## [Assignment]
Pick out each line of the listing that contains the string "HISTORIA" and copy it.

## [Data for this exercise]
== Segment start ==

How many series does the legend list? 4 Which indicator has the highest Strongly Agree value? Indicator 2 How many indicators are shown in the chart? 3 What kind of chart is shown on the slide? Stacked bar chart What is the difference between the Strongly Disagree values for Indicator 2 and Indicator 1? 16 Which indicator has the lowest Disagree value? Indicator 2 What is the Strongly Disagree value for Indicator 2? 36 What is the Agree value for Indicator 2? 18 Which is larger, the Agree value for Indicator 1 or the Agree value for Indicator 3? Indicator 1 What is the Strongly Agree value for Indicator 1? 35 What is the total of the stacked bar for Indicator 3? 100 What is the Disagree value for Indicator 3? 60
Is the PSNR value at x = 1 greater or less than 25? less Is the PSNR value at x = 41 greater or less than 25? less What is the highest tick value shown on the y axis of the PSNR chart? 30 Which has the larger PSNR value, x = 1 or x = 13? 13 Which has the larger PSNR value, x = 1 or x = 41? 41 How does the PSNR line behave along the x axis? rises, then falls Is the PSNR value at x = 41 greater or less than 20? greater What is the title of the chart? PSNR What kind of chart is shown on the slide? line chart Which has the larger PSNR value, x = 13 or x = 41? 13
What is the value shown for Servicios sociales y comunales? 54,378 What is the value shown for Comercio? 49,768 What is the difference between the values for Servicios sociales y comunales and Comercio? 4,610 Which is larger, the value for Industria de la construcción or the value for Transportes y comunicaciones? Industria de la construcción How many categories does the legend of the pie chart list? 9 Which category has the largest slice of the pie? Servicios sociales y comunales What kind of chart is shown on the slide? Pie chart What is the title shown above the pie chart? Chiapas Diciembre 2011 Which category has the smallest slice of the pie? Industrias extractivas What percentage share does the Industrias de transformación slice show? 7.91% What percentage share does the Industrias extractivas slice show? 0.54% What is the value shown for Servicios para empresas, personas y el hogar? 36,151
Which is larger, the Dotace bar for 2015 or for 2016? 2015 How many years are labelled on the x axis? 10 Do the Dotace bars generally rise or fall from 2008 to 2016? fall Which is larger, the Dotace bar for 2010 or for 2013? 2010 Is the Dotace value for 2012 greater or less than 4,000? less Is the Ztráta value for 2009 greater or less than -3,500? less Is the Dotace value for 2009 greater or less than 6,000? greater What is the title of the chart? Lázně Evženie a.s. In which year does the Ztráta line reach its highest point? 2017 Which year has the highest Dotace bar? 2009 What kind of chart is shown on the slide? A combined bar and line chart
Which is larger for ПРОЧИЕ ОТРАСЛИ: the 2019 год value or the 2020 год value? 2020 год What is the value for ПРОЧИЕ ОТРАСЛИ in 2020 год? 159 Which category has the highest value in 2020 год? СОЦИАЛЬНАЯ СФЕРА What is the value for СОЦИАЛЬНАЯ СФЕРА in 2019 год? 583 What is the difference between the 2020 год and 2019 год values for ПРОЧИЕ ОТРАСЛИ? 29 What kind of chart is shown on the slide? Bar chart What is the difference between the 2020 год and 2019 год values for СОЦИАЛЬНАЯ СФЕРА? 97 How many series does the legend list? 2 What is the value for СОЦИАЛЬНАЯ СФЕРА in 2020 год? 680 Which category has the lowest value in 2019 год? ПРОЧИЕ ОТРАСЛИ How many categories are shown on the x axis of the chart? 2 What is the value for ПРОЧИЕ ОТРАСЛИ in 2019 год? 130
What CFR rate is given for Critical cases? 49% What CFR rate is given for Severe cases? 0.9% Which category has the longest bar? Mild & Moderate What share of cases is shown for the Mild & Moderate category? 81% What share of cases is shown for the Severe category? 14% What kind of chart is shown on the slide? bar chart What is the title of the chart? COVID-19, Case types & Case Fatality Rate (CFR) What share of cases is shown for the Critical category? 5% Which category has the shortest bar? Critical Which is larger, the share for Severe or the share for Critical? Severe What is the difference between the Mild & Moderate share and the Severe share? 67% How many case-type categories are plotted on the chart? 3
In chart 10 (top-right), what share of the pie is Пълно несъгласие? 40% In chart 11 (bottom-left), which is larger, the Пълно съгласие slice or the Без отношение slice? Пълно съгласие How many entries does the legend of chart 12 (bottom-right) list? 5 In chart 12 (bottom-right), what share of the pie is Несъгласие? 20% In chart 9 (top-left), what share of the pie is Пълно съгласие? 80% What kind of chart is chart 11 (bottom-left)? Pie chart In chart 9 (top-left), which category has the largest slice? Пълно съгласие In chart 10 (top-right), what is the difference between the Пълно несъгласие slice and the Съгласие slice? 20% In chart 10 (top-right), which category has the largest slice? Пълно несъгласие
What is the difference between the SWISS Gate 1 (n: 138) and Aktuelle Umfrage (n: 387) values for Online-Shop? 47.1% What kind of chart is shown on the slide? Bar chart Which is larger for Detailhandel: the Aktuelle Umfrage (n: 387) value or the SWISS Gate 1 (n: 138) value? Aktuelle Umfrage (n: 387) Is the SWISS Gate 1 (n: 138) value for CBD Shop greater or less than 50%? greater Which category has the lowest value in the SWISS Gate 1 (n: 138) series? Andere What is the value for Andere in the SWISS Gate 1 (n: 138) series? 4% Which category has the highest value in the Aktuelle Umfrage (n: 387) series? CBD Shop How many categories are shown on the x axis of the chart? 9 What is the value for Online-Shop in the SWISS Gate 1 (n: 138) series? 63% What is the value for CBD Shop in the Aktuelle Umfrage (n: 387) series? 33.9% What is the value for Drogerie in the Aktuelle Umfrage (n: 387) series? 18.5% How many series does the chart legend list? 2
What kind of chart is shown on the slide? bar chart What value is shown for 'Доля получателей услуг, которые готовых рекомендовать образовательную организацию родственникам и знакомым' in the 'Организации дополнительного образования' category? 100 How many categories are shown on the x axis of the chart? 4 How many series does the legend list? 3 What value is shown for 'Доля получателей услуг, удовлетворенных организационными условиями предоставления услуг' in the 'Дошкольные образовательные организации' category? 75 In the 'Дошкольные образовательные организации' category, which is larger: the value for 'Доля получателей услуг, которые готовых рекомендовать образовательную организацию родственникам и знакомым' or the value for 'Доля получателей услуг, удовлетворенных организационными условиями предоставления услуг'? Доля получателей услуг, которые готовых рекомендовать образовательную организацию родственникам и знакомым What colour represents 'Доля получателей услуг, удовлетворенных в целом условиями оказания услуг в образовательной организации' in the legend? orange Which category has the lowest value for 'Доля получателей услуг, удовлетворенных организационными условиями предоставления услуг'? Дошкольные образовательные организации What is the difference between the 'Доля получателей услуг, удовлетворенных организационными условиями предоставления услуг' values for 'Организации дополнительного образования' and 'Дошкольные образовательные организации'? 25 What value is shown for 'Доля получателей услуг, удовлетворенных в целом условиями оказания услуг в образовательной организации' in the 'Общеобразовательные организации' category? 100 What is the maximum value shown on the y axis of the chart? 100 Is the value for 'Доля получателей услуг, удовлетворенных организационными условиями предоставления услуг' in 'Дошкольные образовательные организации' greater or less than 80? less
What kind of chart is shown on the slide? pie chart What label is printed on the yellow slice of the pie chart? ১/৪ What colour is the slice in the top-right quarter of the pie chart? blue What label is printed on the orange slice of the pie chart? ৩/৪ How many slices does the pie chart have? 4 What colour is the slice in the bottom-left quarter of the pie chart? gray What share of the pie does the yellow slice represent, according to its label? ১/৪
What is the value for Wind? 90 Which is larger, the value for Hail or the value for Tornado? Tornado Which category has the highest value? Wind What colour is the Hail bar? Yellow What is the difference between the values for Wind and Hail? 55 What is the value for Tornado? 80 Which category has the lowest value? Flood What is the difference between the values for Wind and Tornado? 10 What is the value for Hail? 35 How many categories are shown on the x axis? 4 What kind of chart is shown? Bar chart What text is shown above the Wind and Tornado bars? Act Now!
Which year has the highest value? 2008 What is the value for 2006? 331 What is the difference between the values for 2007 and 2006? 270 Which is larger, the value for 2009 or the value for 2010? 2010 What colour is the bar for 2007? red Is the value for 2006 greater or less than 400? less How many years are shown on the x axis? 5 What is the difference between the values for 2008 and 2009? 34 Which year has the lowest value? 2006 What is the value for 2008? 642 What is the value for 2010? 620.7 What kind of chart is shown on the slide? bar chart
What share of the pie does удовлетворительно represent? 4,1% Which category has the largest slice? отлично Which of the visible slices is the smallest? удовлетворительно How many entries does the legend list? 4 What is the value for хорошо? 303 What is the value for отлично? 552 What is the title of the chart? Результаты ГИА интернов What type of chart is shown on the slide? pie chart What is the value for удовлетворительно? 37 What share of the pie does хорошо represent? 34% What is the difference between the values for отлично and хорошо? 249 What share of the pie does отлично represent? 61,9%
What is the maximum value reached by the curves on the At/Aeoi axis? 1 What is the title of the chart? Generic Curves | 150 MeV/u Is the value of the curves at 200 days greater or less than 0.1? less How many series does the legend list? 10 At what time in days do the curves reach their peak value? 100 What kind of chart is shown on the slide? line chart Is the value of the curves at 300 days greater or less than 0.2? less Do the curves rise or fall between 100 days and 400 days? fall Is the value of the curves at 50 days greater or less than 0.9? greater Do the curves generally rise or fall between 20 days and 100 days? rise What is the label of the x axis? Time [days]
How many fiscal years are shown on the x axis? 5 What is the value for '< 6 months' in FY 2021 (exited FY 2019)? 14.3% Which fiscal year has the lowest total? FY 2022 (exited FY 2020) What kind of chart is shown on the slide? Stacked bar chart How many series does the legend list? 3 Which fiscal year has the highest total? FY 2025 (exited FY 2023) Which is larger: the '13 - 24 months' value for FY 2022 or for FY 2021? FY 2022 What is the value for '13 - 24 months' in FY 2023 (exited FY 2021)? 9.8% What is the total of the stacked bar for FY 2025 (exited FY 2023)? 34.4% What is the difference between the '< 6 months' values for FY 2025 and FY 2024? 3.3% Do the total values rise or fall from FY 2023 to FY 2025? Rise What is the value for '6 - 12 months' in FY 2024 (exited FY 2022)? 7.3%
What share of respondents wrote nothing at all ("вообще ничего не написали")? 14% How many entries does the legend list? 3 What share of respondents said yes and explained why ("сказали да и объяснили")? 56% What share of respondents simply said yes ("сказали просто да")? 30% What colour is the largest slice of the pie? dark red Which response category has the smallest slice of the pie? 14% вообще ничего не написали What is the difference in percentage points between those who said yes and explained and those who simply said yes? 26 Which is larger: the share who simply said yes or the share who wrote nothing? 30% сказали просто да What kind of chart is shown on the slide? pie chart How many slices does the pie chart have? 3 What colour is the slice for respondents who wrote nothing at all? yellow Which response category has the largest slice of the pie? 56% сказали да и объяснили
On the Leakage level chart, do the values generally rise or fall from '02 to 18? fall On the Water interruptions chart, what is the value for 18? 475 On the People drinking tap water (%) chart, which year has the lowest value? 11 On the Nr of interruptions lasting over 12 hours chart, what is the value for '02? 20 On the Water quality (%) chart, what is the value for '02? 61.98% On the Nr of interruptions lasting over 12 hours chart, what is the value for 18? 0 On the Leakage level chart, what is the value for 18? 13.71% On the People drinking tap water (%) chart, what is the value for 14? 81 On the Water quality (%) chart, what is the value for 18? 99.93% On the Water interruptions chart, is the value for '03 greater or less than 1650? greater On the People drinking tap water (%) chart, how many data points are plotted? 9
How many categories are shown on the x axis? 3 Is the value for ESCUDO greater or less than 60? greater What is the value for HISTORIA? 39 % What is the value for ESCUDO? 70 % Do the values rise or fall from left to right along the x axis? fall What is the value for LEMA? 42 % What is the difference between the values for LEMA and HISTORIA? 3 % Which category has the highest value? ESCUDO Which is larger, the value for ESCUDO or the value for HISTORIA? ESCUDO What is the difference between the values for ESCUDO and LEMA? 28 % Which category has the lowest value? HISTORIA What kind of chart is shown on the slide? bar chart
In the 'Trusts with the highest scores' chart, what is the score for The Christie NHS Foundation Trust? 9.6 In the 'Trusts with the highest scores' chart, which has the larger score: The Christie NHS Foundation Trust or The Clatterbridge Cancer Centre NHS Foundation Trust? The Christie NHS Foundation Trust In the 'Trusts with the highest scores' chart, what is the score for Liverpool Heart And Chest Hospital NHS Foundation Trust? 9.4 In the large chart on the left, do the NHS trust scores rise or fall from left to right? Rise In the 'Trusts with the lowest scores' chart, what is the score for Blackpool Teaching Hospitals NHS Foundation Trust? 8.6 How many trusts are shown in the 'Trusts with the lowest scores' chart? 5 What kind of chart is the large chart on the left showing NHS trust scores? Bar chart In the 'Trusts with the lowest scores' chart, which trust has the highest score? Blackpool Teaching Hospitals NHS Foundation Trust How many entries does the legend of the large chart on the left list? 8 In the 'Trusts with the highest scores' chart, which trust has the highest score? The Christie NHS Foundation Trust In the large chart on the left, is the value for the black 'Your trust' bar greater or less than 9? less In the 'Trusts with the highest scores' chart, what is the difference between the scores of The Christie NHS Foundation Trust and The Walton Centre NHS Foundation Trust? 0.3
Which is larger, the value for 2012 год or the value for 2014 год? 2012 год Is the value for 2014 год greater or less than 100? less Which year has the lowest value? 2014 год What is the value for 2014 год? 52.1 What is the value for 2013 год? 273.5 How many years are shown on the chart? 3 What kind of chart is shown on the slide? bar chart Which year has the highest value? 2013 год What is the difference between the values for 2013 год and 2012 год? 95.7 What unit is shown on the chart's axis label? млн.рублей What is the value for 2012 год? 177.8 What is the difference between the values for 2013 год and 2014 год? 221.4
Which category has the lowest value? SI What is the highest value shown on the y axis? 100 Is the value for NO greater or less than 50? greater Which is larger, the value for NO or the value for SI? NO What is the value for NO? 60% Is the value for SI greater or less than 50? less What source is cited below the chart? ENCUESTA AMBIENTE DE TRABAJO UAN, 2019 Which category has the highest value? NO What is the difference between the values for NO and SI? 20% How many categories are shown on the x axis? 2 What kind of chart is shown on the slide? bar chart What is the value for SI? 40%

== Segment end ==

## [Answer]
How many categories are shown on the x axis? 3 Is the value for ESCUDO greater or less than 60? greater What is the value for HISTORIA? 39 % What is the value for ESCUDO? 70 % Do the values rise or fall from left to right along the x axis? fall What is the value for LEMA? 42 % What is the difference between the values for LEMA and HISTORIA? 3 % Which category has the highest value? ESCUDO Which is larger, the value for ESCUDO or the value for HISTORIA? ESCUDO What is the difference between the values for ESCUDO and LEMA? 28 % Which category has the lowest value? HISTORIA What kind of chart is shown on the slide? bar chart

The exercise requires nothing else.